Ah pork, the other white meat. Of course this article has nothing to do with the pig product, but rather the issue commonly known as pork barrel spending or “pork”. It is spending designed by a legislator for the benefit of his or her constituents. Now I would assume that as conservatives, we would be against such a practice as it most often amounts to little more than government-sanctioned theft. After all, 9 times out of 10, these spending projects exceed the constitutional authority of the government, give a small benefit to a few at the expense of the many, and should have been considered by a state or local government, or better yet, the private sector. If we were truly capitalists and constitutionalists, I would have a hard time believing the necessity of these special projects.
The “bridge to nowhere” is perhaps the best-known recent pork barrel project. It was the child of Republican Senator Ted Stevens from Alaska and was designed to replace a ferry, which transported some vehicles to and from the Ketchikan Airport. The estimated cost was $398 million. Now I don’t know if you have traveled on a ferry before (I’ve traveled on both the Staten Island ferry in New York and the ferry used to get from Williamsburg to Wakefield, I don’t recall its name.) I confess that I dislike ferries. They are slow and you often have to wait some time until they are full. And yet I would never recommend that the United States Government take money out of my, or any other citizen’s pocket to pay for a replacement bridge. After all, over 99% of citizens will never use the bridge, and if the demand were sufficient, why wouldn’t the state or tolls pay for its construction. I seriously doubt I will ever set foot in Alaska, much less use the “bridge to nowhere” (if they ever end up building the thing), so why should I foot the bill?
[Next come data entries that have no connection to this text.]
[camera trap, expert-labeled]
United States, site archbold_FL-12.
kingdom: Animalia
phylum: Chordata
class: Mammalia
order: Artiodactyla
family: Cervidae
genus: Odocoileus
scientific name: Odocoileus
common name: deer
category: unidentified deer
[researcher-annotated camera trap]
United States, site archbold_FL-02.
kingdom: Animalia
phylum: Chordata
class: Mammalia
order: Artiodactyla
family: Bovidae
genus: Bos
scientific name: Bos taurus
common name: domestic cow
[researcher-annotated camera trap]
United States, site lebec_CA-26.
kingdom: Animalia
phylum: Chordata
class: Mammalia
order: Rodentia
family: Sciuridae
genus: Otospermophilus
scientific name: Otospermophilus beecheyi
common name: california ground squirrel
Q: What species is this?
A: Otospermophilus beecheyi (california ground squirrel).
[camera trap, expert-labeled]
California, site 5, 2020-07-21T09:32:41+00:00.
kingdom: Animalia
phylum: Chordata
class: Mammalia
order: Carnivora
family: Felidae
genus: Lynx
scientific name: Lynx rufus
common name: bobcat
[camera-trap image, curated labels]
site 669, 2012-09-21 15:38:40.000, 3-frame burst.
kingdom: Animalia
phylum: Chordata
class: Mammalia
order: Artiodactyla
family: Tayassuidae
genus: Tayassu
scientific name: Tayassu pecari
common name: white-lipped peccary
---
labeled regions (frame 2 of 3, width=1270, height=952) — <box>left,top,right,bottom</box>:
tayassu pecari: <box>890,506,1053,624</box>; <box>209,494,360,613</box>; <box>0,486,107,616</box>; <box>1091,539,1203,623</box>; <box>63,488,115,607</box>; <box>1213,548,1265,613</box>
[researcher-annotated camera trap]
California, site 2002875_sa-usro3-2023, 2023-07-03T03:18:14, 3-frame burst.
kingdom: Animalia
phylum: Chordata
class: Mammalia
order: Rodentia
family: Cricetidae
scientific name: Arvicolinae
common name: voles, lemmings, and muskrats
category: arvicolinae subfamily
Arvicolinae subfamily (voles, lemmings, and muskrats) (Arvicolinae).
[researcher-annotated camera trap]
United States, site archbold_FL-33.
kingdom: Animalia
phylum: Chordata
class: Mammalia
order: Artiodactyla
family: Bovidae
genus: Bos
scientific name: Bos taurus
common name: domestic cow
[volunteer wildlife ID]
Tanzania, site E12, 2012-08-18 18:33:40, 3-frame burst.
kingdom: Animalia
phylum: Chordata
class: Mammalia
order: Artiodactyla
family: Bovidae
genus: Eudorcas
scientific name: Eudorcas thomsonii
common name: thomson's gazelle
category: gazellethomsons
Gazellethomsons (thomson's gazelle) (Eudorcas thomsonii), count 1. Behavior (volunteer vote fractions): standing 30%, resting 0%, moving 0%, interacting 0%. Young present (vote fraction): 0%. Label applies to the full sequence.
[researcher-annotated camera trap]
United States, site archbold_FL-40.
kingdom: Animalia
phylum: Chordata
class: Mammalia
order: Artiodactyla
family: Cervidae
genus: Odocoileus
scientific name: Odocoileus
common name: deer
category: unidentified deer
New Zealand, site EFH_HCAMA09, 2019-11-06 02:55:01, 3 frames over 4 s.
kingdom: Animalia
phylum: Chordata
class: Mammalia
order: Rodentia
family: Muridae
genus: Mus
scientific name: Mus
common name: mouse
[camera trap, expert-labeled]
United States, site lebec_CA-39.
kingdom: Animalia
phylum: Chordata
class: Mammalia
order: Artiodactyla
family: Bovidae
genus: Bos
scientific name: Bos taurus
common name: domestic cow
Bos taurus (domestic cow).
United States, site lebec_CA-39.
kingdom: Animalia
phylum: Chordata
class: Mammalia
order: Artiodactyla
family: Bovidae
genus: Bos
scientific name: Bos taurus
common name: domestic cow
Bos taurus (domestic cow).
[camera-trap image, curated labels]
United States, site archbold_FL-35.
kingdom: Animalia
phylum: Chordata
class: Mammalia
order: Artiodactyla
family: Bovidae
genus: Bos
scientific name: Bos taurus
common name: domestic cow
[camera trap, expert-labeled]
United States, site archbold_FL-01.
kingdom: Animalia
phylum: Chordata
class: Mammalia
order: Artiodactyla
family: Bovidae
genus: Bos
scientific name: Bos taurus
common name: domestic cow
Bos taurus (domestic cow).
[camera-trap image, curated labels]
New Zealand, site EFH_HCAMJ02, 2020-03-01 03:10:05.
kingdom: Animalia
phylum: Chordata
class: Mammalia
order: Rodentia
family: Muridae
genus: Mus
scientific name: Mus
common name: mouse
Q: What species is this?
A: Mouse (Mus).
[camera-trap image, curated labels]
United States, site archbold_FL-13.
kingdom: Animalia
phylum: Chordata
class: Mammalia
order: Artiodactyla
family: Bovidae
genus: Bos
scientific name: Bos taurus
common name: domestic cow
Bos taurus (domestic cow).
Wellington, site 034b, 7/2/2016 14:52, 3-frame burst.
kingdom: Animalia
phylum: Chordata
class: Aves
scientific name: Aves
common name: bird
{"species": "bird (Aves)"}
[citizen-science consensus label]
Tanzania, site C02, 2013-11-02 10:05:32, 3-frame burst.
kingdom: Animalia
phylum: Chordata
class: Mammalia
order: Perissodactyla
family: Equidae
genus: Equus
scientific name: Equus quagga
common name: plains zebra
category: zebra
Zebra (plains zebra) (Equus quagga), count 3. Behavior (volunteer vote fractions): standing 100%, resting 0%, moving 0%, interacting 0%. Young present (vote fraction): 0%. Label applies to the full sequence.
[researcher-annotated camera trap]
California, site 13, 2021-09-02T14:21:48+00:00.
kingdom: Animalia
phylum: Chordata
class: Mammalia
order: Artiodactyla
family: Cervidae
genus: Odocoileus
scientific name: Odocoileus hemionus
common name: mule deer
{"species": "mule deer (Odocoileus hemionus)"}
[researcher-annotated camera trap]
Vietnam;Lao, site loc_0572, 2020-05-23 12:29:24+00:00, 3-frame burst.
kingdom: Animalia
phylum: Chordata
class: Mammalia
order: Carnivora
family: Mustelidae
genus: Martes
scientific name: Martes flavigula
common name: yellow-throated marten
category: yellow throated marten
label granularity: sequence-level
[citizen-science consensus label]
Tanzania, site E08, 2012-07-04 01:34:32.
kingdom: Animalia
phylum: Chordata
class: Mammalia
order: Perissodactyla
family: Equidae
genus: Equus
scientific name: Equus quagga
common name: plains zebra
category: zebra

How about an example closer to home? Recently, Virginia’s 5th district congressman Republican Virgil Goode earmarked $98,000 for a walking tour of the town of Boydton. The first thing you might be thinking is “where in the heck is Boydton?” Apparently it is about 10 miles, or so, from the North Carolina border in between Emporia and South Boston. Now it is very likely a lovely place, but does the federal government/your tax dollars need to pay for a walking tour? According to the 2000 Census, only 454 people live there! Was that project really necessary?
What about the case of Republican Senator Lindsey Graham of South Carolina? As I worked for a number of months in the state, I found that many South Carolinians, especially Republicans, disliked Graham’s stance on immigration calling him “Grahamnesty”. In one GOP meeting in Colleton County, one person stood up and vocally supported Graham, not by defending his position statements, but instead reminding voters of the considerable amounts of pork barrel legislation Graham brought back to the locality. For shame! Now, I don’t care who you are, if you support a candidate based on how much money he can siphon from the federal government, you are not a fiscal conservative, and likely not a conservative at all. Being proud of stealing from others to benefit yourself shows selfishness and a lack of respect for your fellow citizens. I hope, dear reader, that you are better than this person? Is stealing constitutional? Is stealing an American ethic? Have we fallen so far?
But wait, what about Democrats? They waste money with pork too! Sure, many of them do, but as a Republican, I believe we must hold our party accountable. Wealth distribution and massive government programs and spending are not conservative values, of that I am certain…and if they have become a Republican value, I guess that I’m in the wrong party. Although it is tempting to support pork when you are the beneficiary, I say it is high time for us to hold our legislators accountable. “More pork for you?” they ask. “No thanks, I’m going kosher!”